Chapter 1 suggests we buy into the idea that our brain provides us a useful simulated reality through the beneficial consideration of inputs from our senses. Chapter 2 suggests we buy into a theory of mind as a reasonable process by which we combine basic stimuli hierarchically into complex objects to make sense of the world around us. Chapter 3 suggests we buy into an embodied mind theory to contemplate how our world grows through the experiences we have been privy to. This chapter suggests we apply the perspective of the first three chapters in order to appreciate the value of those objects in our environment that turn on our ability to think in new and insightful ways to increase our understanding.

The Oxford dictionary provides two definitions for the word artifact. One definition suggests an artifact is an object made by a human being, typically an item of cultural or historical interest. The other suggests an artifact is something observed in a scientific investigation or experiment that is not naturally present but occurs as a result of the preparative or investigative procedure. We'll try and explore a potential intersection of both definitions where we suggest humans should more often explicitly pursue artifacts that provide insights that aren't usually generated by other means — in order to deepen our understanding about the context of the artifact. I'll suggest such artifacts are then worthy of significant interest.

Human artifacts embody knowledge. Historically, we have investigated human artifacts to ascertain what knowledge existed in the community that created the artifacts. Or we investigate the artifacts to ascertain what that community valued or did in the past. Today, perhaps in anticipation of future anthropologists, we create an artifact to represent an understanding we have or to encourage shared investigation of significant phenomena in our lives. We use artifacts to broker knowledge and the pursuit of knowledge. The form of artifacts is changing and yet we build new artifacts out of a base of successful artifact components of previous communities. Written language is an example of a hierarchical base for artifact generation. Musical and mathematical notation are examples as well.

One of my favorite examples of a powerful object to encourage thinking is a map. Maps give us the ability to change our perspective so that we can consider geography from different scales, depending on how we want to think about the world. As I look at maps of the world that provide labels of places in the native languages of the peoples that exist there, I get a certain perspective of the complexity of landforms. At the same time, I get grounded in a consistent configuration of shapes that help me recognize relationships between land and ocean. Over time I recognize patterns of geography faster with a broadening extent. As I limit the geographical extent on a map, I get a more immediate focus of a place and can think about an extent I don't normally have access to in my day-to-day locomotion. Upon familiarizing myself with geography, I can add layers of information on a map to increase my thinking about the world. I can add arrows to track the movement of people over time and, by doing so, a static map on a piece of paper comes alive in my mind. Add information about the biodiversity of plants and animals and I can think about the contribution of a location to life on earth.

We can call man-made objects artifacts because they are artifacts of human thought and knowledge representation. Knowledge is embodied in objects, which we can then extract upon interacting with them — the better knowledge is embodied, the more useful an artifact becomes for providing learning and insight. We have been using books to store and share knowledge and have amassed an impressive worldwide collection. Books gave us an enormous leap in turning on our embodied minds through interaction with written text and illustration. Any expertise on any subject can be stored in words exactly as an expert would explain a phenomenon if she were standing in front of us. And yet, the book lets us read at our own pace and even progress or review in a non-sequential manner — something might annoy an expert should we attempt to do so in their presence.

# [EXERCISE A]
Condense the paragraph beginning "The Oxford dictionary provides" in the passage on artifacts into a short bulleted list of its main points.

# [DATA SUPPLIED]

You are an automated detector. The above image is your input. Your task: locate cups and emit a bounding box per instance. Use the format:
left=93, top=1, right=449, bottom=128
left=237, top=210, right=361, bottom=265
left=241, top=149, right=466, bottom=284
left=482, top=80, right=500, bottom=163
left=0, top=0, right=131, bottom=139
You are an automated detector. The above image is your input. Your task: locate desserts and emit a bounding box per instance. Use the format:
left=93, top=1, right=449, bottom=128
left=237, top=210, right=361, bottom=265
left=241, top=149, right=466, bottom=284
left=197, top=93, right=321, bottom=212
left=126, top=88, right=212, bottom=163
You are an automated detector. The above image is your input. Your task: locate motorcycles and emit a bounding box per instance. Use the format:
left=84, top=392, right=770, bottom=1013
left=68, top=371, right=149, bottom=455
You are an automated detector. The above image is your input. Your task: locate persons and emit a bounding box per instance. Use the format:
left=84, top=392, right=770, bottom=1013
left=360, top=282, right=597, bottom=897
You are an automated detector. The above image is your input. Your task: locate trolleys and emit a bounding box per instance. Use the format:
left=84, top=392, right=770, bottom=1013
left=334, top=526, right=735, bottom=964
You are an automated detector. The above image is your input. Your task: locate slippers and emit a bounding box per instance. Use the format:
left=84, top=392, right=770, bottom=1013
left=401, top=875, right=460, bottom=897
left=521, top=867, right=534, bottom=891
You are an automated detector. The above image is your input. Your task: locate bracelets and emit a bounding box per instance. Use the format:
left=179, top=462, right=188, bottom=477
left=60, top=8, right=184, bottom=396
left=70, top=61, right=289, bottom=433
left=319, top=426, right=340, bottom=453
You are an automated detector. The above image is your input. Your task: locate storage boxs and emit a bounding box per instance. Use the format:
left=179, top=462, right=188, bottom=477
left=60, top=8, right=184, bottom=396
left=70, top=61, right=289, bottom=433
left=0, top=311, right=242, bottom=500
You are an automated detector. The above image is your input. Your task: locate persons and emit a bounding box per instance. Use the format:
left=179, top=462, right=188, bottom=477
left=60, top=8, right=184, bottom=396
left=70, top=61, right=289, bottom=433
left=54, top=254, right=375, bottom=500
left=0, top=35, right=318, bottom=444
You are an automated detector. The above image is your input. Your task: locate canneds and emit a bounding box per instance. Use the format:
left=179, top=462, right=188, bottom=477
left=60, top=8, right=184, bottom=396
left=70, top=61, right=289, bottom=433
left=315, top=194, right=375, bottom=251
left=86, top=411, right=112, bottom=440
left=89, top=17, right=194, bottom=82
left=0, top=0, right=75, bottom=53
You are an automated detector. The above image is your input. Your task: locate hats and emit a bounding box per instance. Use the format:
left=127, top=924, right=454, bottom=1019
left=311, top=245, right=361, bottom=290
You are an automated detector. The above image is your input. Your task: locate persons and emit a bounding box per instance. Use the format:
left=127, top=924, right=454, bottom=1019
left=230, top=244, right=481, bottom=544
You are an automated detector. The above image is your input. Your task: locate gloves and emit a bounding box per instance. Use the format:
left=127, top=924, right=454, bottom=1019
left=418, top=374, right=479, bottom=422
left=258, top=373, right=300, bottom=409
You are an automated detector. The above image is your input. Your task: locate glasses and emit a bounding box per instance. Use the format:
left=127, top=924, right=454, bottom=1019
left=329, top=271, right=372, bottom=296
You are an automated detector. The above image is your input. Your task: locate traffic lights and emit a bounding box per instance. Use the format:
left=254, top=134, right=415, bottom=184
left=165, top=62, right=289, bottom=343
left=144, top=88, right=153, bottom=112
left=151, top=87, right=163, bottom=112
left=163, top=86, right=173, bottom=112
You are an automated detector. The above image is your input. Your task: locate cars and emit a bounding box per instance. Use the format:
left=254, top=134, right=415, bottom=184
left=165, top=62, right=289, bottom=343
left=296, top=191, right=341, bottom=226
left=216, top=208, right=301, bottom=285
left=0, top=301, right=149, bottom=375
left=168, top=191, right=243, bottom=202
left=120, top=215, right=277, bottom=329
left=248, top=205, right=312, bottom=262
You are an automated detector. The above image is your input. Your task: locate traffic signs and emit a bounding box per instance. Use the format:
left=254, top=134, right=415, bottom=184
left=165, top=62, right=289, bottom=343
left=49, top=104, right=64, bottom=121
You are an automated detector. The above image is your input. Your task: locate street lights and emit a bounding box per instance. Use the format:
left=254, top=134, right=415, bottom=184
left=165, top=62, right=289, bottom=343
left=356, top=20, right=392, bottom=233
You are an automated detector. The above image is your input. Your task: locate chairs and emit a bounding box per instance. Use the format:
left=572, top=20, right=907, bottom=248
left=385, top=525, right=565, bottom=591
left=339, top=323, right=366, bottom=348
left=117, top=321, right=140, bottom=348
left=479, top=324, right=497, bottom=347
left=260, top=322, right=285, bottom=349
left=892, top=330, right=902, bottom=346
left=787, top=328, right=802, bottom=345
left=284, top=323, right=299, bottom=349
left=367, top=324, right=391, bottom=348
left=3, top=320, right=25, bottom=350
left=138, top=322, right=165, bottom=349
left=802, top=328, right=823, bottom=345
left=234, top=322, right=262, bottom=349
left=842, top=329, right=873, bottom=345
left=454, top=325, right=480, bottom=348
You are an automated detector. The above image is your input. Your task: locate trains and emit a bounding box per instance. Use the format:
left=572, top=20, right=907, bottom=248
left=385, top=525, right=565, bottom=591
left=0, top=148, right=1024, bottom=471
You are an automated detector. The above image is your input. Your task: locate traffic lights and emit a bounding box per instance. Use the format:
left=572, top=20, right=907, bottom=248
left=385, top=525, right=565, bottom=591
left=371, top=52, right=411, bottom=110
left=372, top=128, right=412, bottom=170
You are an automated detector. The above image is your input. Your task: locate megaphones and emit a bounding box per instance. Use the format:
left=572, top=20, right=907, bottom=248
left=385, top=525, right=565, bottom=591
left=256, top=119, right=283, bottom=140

# [EXERCISE B]
In the entries, update everything from the line containing "task: locate bracelets" down to the line containing "left=0, top=35, right=318, bottom=444", replacing "automated detector" with "object detector".

# [FULL OUTPUT A]
- The Oxford dictionary gives two definitions of "artifact."
- First definition: an object made by a human being, typically an item of cultural or historical interest.
- Second definition: something observed in a scientific investigation or experiment that is not naturally present but results from the preparative or investigative procedure.
- The chapter explores where the two definitions meet. It proposes that humans should more often explicitly pursue artifacts that provide insights not usually generated by other means, to deepen understanding of the artifact's context.
- Such artifacts are considered worthy of significant interest.

# [FULL OUTPUT B]
You are an object detector. The above image is your input. Your task: locate bracelets and emit a bounding box per instance. Use the format:
left=179, top=462, right=188, bottom=477
left=60, top=8, right=184, bottom=396
left=70, top=61, right=289, bottom=433
left=319, top=426, right=340, bottom=453
You are an object detector. The above image is your input. Your task: locate storage boxs and emit a bounding box per instance. Use the format:
left=179, top=462, right=188, bottom=477
left=60, top=8, right=184, bottom=396
left=70, top=61, right=289, bottom=433
left=0, top=311, right=242, bottom=500
You are an object detector. The above image is your input. Your task: locate persons and emit a bounding box per instance. Use the format:
left=179, top=462, right=188, bottom=477
left=60, top=8, right=184, bottom=396
left=70, top=61, right=289, bottom=433
left=54, top=254, right=375, bottom=500
left=0, top=35, right=318, bottom=444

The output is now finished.